Boston Globe, 22 août 2016 (traduction : JFG-Questions Critiques)

PROTESTANT CONTRE le Traité de Versailles qui mettait un terme à la Première Guerre mondiale, John Maynard Keynes écrivait : « La politique consistant […] à condamner à des conditions dégradantes la vie de millions d’êtres humains, et à priver de bonheur une nation tout entière, est odieuse et méprisable – odieuse et méprisable, même si elle est réalisable sur un plan pratique, même si elle devait nous enrichir, même si elle ne portait pas en germe la destruction de la civilisation européenne tout entière. »

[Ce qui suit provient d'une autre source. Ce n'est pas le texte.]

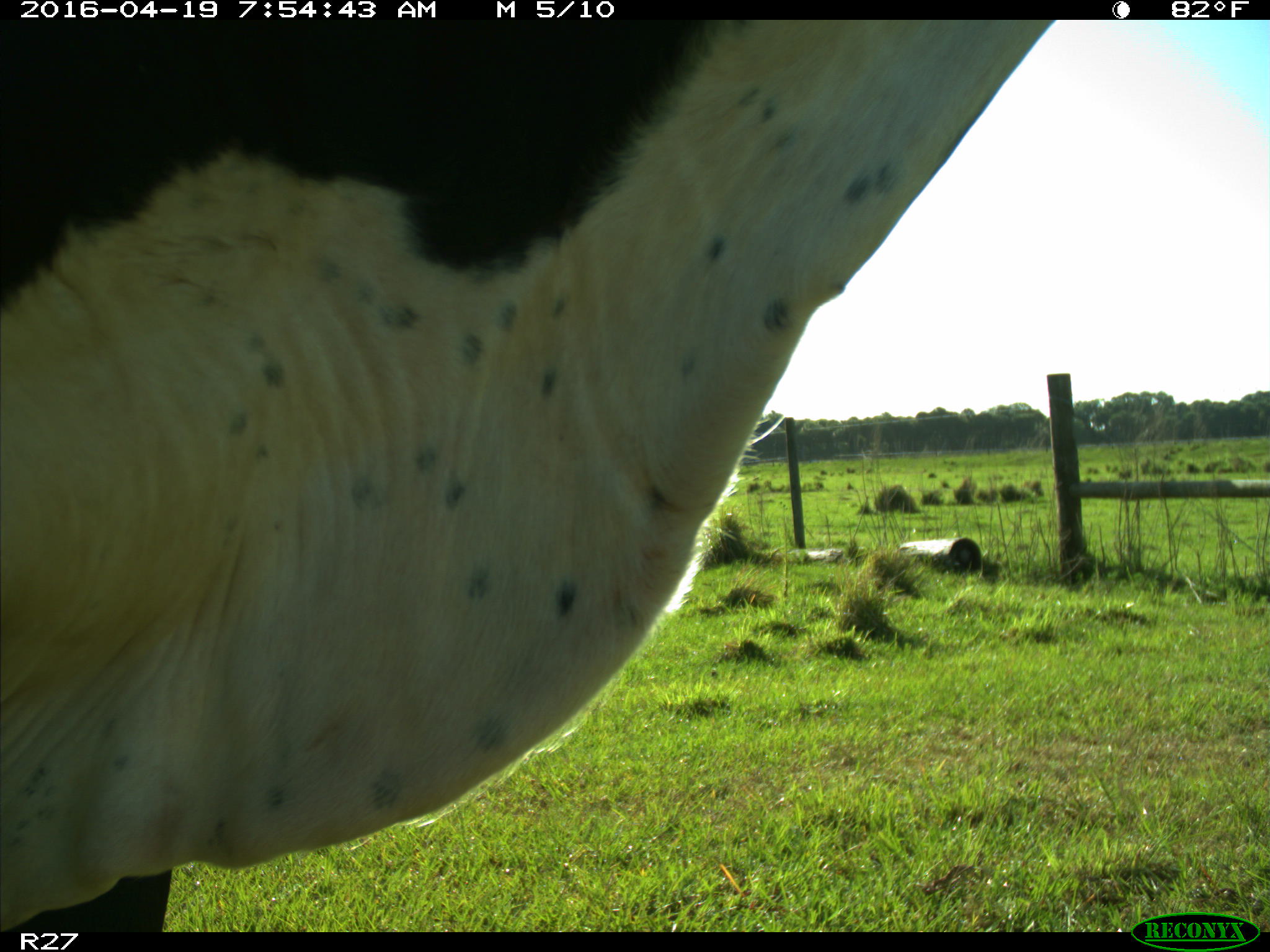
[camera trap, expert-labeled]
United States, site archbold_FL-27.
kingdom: Animalia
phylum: Chordata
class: Mammalia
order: Artiodactyla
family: Bovidae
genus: Bos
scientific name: Bos taurus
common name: domestic cow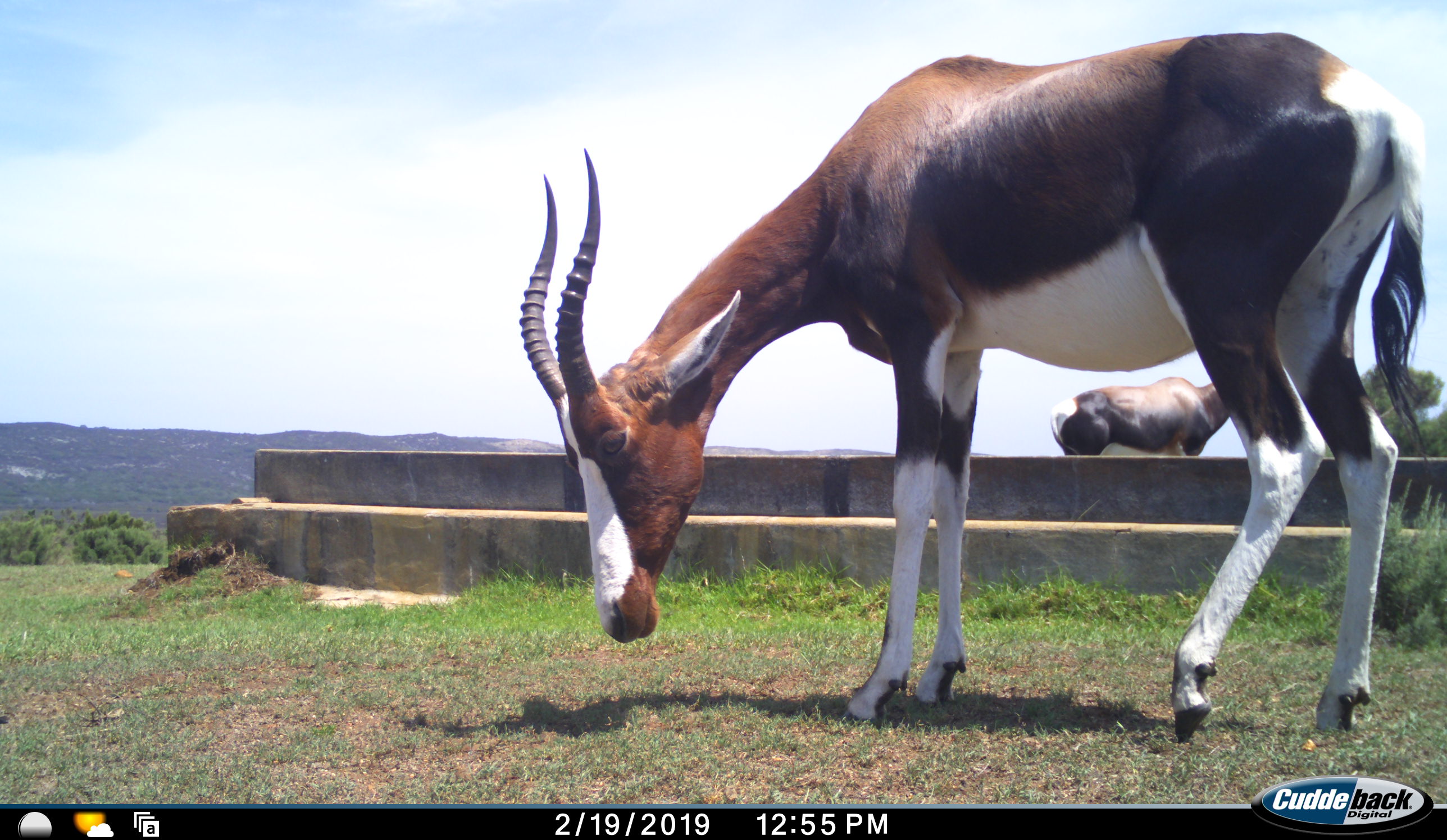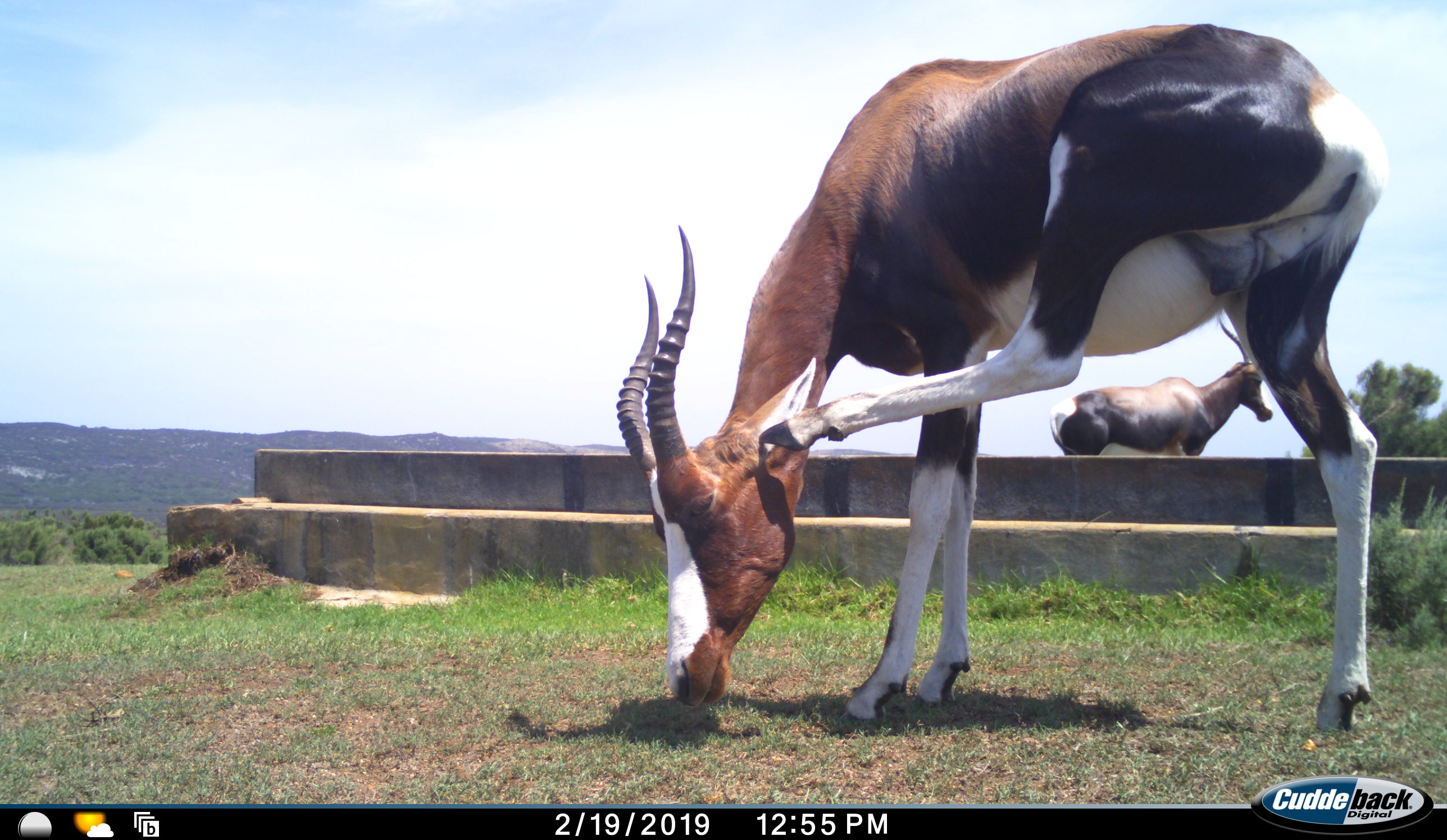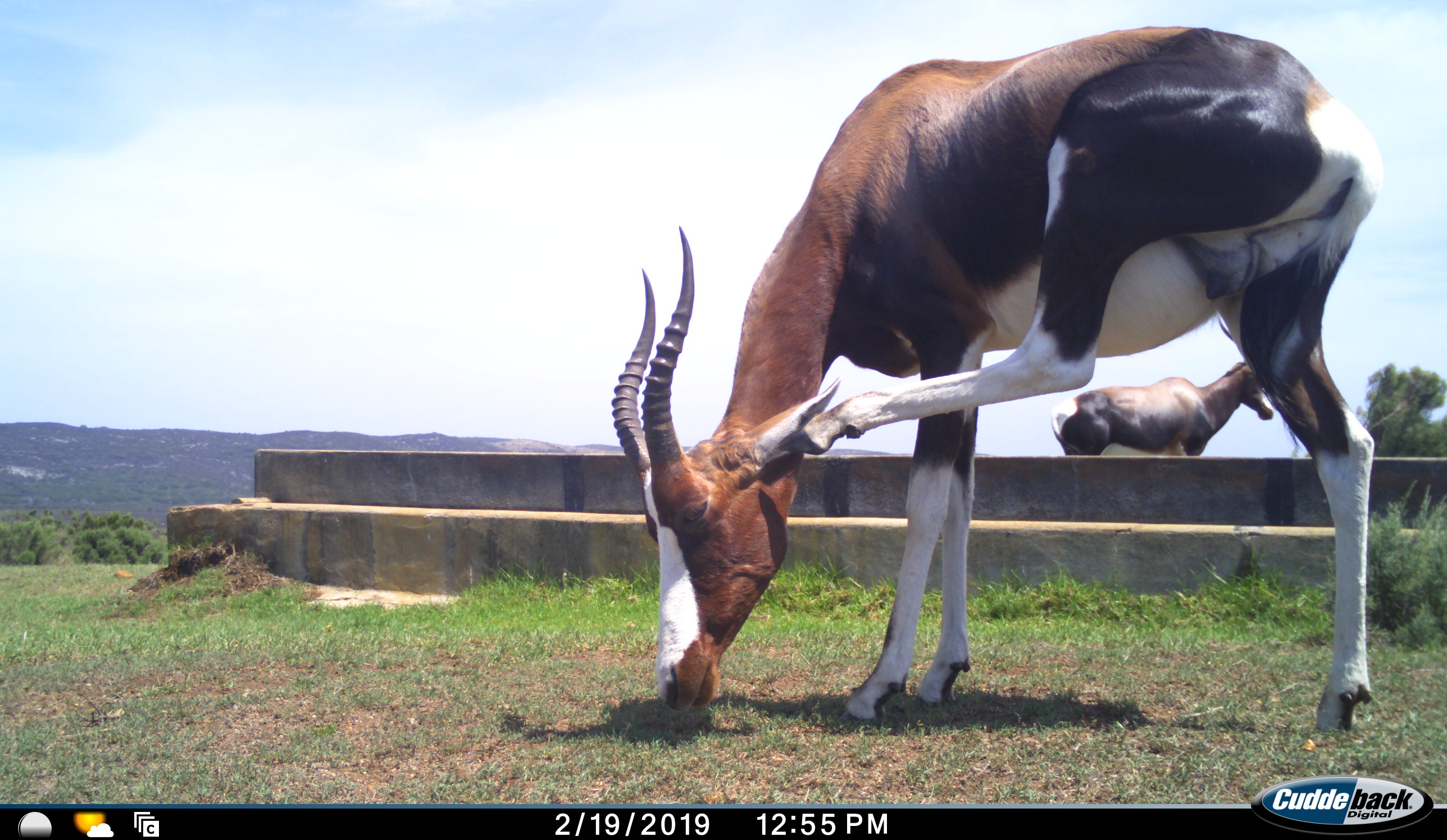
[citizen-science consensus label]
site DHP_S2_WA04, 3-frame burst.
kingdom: Animalia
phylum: Chordata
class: Mammalia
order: Artiodactyla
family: Bovidae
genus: Damaliscus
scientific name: Damaliscus pygargus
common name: bontebok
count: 2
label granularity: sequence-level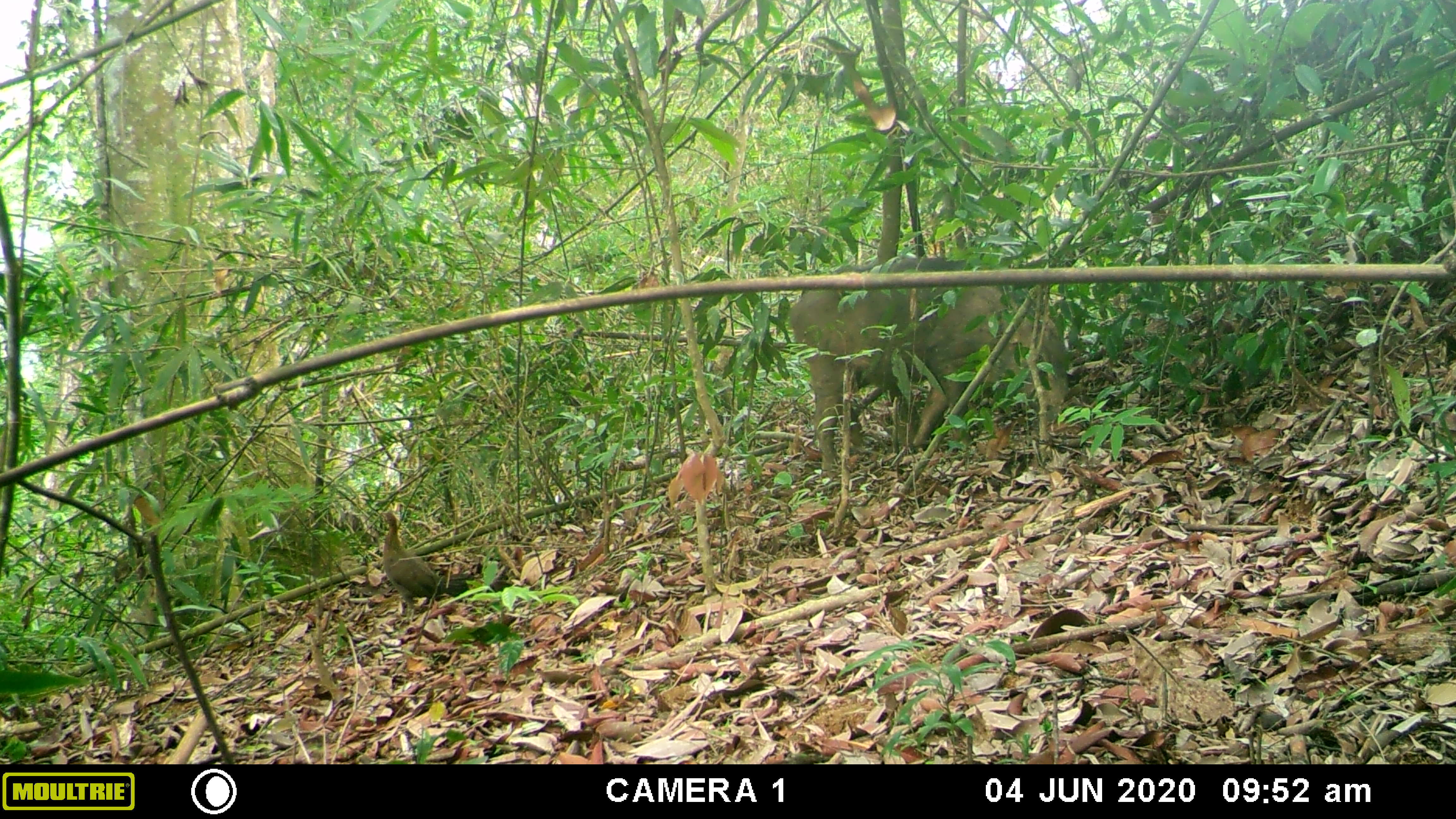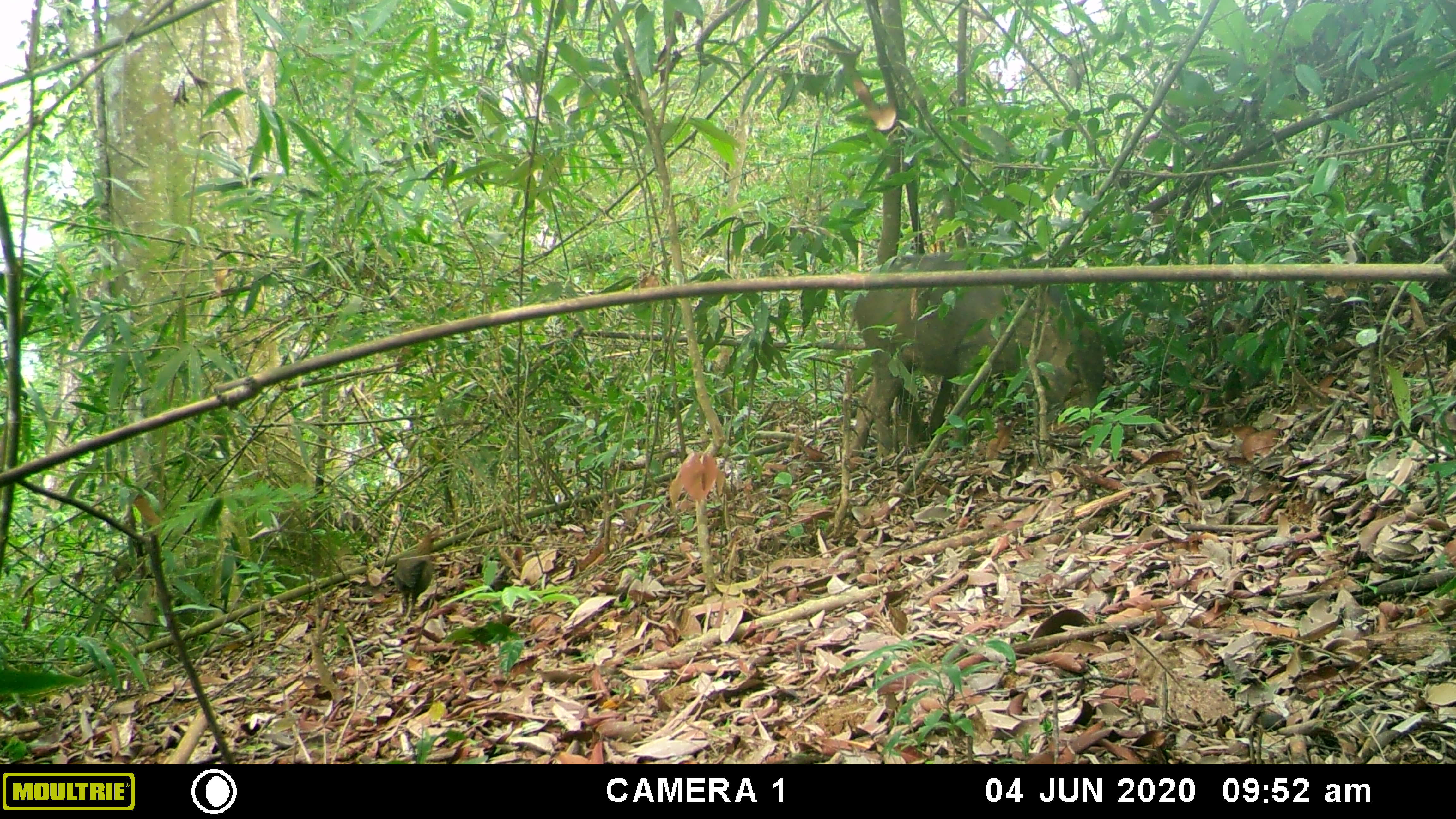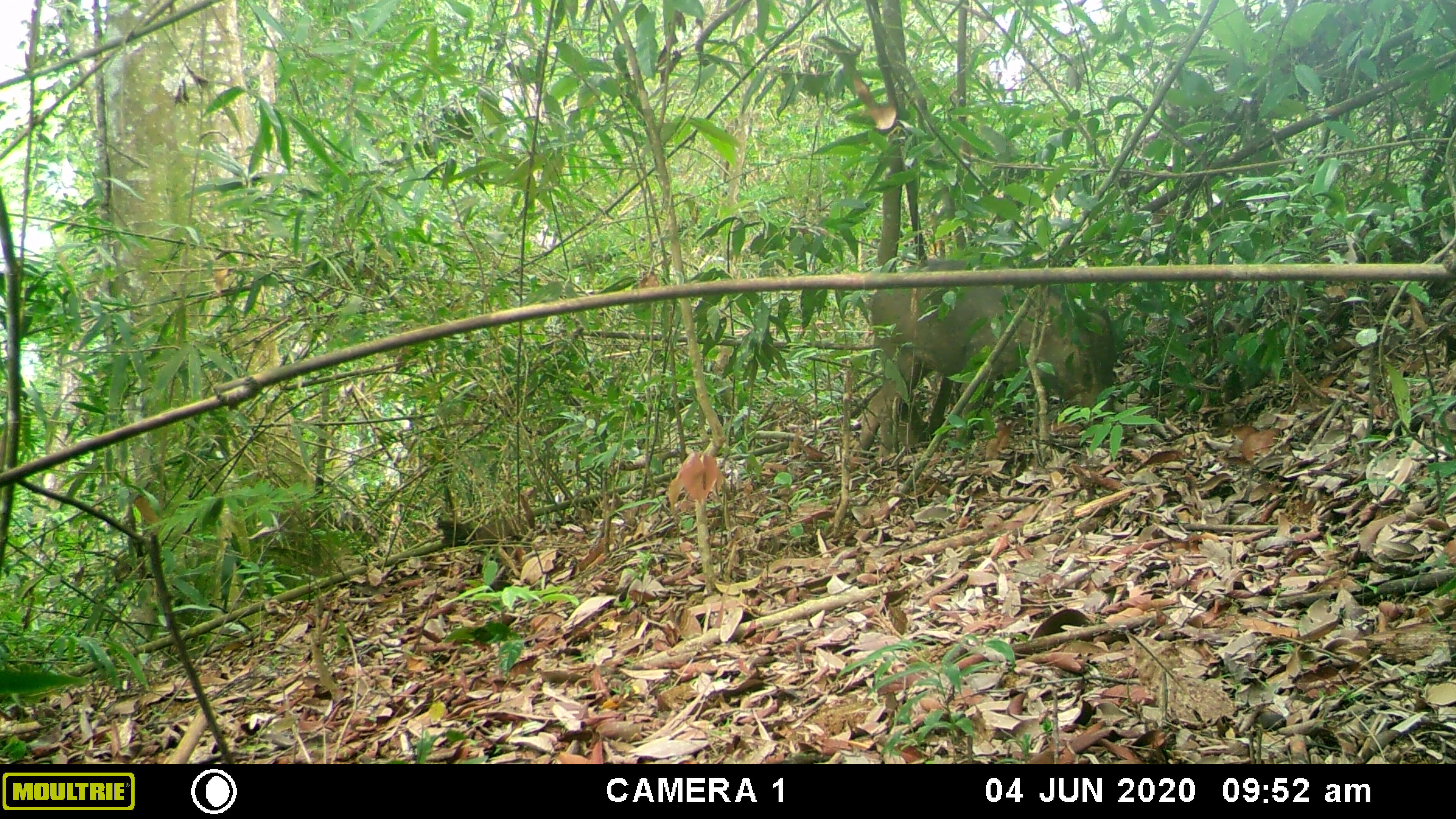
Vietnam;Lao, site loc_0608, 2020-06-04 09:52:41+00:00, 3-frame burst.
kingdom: Animalia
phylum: Chordata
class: Mammalia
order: Artiodactyla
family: Suidae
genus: Sus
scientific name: Sus scrofa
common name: eurasian wild pig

Le troisième plan de sauvetage de la Grèce, l’année dernière, imposé par l’Europe et le Fonds monétaire international, fait à la Grèce ce que Versailles fit à l’Allemagne : il la dépouille d’actifs pour satisfaire les dettes. L’Allemagne perdit sa marine marchande, son matériel roulant, ses colonies et son charbon ; la Grèce a perdu ses ports maritimes, ses aéroports – ceux qui sont rentables – et va vraisemblablement vendre ses plages, l’actif public qui représente la splendeur unique de la Grèce. Les entreprises privées sont forcées à la faillite pour ouvrir la voie aux chaînes européennes ; les citoyens sont obligés de laisser saisir leurs maisons. C’est de l’accaparement de terres.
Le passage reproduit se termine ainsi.